To prepare for his role as a mail aviator, actor Christopher Reeve studied the history of mail flight of the period the film was set. Reeve once said: "Although the life of a mail pilot in 1928 was specialized and may seem a little remote, people will understand him . . . There was an article in a 1926 National Geographic about this new daring breed of men written much the same way they wrote about the astronauts in the sixties . . . They were cheating death. If you got to be 35 you were known as an old pilot".
In his autobiography "Still Me" (1998), Christopher Reeve said: "The producers had no idea that I could actually fly a Stearman but agreed with me that if I did my own piloting, we would have opportunities to make the film more realistic than if we use a double. I could throw a couple of mailbags into the plane and then hop in, start the engine, and take off, all in one shot. We would also be able to film air-to-air from a helicopter instead of having to cut to close-ups shot in the studio".
Christopher Reeve's performance and characterization was partially inspired by Charles Lindbergh. Reeve once said: "To a certain extent I was thinking of him. The idea of a man who is capable of great acts of heroism without any self awareness, amazes me. He was a man who'd be likely to say, 'well, then I flew the Atlantic, a lot of people met me at the airport and then I went to the Ambassador's house for dinner...'. He had a flare for understatement".
The names of the wolves that appeared in the movie were Akela, Dorka, Ivon, Kolchak, Levi, and Sash. Wolf trainer Cheryl Shawver once said of the scene where Levi attacks Christopher Reeve: "He is not really attacking. He is coming for a piece of bait that Christopher has in his hand. Levi also snarls on command. He looks very ferocious and has this great big full-teeth snarl, but again, it is only for a reward".
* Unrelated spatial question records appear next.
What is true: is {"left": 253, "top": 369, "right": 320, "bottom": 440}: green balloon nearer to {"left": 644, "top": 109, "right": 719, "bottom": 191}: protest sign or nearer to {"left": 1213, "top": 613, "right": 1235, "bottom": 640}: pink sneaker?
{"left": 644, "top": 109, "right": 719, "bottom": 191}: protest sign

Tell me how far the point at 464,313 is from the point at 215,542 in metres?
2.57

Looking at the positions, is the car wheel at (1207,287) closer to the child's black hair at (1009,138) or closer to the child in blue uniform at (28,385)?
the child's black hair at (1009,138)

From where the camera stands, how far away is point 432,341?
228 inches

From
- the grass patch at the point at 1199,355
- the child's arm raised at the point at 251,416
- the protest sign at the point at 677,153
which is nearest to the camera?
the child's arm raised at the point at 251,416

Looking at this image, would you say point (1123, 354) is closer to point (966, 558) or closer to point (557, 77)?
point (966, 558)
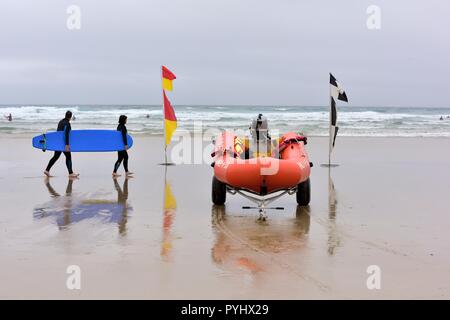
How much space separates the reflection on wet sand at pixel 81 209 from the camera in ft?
29.6

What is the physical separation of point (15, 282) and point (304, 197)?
18.6ft

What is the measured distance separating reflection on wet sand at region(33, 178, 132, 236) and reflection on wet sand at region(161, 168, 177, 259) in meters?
0.59

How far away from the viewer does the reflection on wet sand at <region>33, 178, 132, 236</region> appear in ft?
29.6

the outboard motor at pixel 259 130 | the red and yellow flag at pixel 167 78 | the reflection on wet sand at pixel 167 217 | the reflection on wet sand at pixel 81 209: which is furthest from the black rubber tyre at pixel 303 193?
the red and yellow flag at pixel 167 78

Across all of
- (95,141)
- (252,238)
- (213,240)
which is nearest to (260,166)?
(252,238)

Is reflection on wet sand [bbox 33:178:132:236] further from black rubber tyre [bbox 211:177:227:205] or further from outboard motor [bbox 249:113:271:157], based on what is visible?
outboard motor [bbox 249:113:271:157]

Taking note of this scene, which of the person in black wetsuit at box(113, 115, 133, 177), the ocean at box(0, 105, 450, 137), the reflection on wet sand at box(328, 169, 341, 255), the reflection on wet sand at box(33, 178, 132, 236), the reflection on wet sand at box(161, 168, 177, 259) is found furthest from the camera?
the ocean at box(0, 105, 450, 137)

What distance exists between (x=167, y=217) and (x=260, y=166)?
5.52 ft

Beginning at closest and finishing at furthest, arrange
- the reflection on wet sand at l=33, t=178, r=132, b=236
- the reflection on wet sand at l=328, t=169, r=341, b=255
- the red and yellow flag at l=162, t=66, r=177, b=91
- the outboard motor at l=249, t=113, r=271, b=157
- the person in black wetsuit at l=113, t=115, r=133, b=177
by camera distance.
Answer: the reflection on wet sand at l=328, t=169, r=341, b=255, the reflection on wet sand at l=33, t=178, r=132, b=236, the outboard motor at l=249, t=113, r=271, b=157, the person in black wetsuit at l=113, t=115, r=133, b=177, the red and yellow flag at l=162, t=66, r=177, b=91

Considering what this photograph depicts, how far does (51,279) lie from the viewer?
19.4ft

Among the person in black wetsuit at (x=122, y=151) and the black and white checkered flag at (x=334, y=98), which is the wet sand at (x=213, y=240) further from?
the black and white checkered flag at (x=334, y=98)

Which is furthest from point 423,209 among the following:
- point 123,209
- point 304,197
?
point 123,209

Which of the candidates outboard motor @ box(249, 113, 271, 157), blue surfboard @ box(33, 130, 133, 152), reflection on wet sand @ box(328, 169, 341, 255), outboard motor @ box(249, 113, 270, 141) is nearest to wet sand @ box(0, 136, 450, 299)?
reflection on wet sand @ box(328, 169, 341, 255)

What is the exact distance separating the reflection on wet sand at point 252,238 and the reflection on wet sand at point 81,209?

Director George Miller once said of the film's aerial sequences: "The special effects on this film were spectacular because we were able to spend a lot of time on the flying sequences". Christopher Reeve has said of them: "My favorite days involved flying, acting, and a little directing as well. A camera would be mounted on the wing, and I would take off with instructions from the director of photography to find a suitable location to film myself on the mail run. The director and crew would hang around the airfield until I returned a couple of hours later".
One of two mid-1980s movies involving early 20th Century aviation. The other film was High Road to China (1983) which also featured bi-planes, was also set around the same period era of post-World War I and was also filmed in the same Yugoslavian [now Croatian] region around Rijeka.
Some movie posters for the film featured a text preamble that read: "He is a veteran pilot, a man who has seen and done it all . . . But now, for the first time, he has a passenger. And his greatest adventure is about to begin..."
The picture was the second romantic period film that Christopher Reeve made in five years. The first had been Somewhere in Time (1980). Reeve once said: "I felt it would be interesting to play an old-fashioned story like The Aviator (1985) without being too sentimental . . . The film works on several levels, certainly as a survival picture with beautiful scenery and exciting action, but also on human terms as a man is cut off from his feelings and soul".